• Task to carry out
In two sentences, what does the announcement below about the Flemming Award say?

• Quoted passage
== == ==

Contact: Sheree L. Mixell / Thomas Hill


For Immediate Release

June 13, 2006



WASHINGTON – Michelle Ricketts Reardon, a forensic chemist at the Bureau of Alcohol, Tobacco, Firearms and Explosives (ATF) National Laboratory Center, was honored today with the prestigious Arthur S. Flemming Award in the applied science and mathematics category.

At an awards ceremony at George Washington University here, Reardon was cited for her consistent demonstration of superior service as a forensic chemist to the scientific and law enforcement communities. The award also noted her role as a principle investigator in research projects that aid the forensic science, law enforcement and homeland security communities, and the technical assistance she provides in federal investigations as a member of ATF’s National Response Team.

“Michelle Reardon’s dedication and professionalism as a forensic chemist has positively impacted ATF, as well as other federal, state, local and international law enforcement communities,” ATF Director Carl J. Truscott said. “Her research projects will definitely aid the homeland security effort and forensic examiners throughout the world.”

Director of Laboratory Services Michael Ethridge said Reardon’s “extraordinary efforts in providing training to law enforcement and forensic personnel have resulted in better-trained law enforcement officers and forensic examiners.”

Reardon joined ATF as a forensic chemist in August 2000. Her duties include the analysis of intact and post-blast evidence from bomb-related crimes. She also provides technical assistance to the law enforcement community, and develops and teaches law enforcement and other first responders about bombings.

Reardon is the first ATF employee to receive a Flemming award. The Flemming program has recognized outstanding men and women in the federal government annually. The award is named after Dr. Arthur Sherwood Flemming, whose career included service as president of three universities, secretary of the Department of Health, Education and Welfare, and chairman of the U.S. Commission on Aging and the U.S. Commission on Civil Rights. Annually up to12 federal employees are recognized in the categories of science, applied science and administrative.

== == ==

• Extracted material
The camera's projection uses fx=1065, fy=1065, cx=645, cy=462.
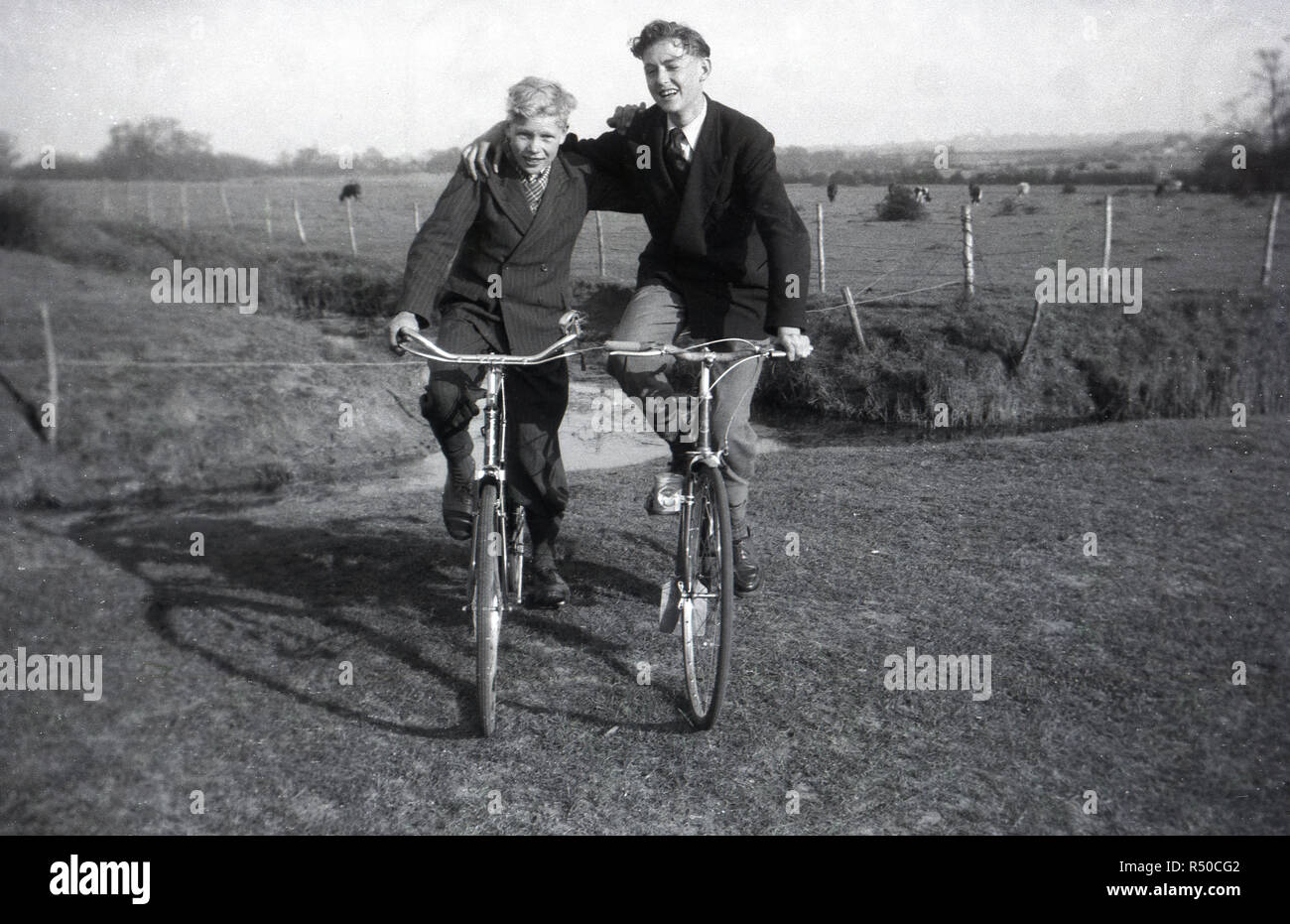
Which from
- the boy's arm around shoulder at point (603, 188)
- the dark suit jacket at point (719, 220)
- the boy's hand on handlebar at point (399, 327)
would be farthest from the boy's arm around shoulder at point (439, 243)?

== == ==

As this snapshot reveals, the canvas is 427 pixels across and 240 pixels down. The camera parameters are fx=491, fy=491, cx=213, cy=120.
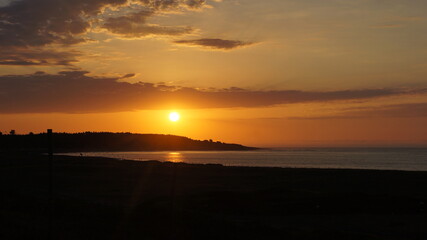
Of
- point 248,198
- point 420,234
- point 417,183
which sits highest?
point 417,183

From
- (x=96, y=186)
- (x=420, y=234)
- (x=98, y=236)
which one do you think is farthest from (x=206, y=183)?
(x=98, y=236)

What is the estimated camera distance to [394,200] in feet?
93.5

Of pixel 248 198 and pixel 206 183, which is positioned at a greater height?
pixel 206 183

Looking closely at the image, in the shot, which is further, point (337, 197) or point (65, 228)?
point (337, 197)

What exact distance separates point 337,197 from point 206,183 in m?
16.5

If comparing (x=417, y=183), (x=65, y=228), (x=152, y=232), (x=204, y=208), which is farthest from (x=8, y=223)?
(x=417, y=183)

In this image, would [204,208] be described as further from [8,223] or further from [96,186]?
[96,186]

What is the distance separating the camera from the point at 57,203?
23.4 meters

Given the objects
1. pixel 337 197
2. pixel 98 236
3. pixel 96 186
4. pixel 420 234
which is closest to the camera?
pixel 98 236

== == ==

• Response
On June 13, 2006, Michelle Ricketts Reardon, a forensic chemist at the ATF National Laboratory Center, received the Arthur S. Flemming Award in the applied science and mathematics category, becoming the first ATF employee to receive a Flemming award. She was cited for superior service to the scientific and law enforcement communities, for research projects that aid forensic science, law enforcement and homeland security, and for technical assistance in federal investigations as a member of ATF's National Response Team.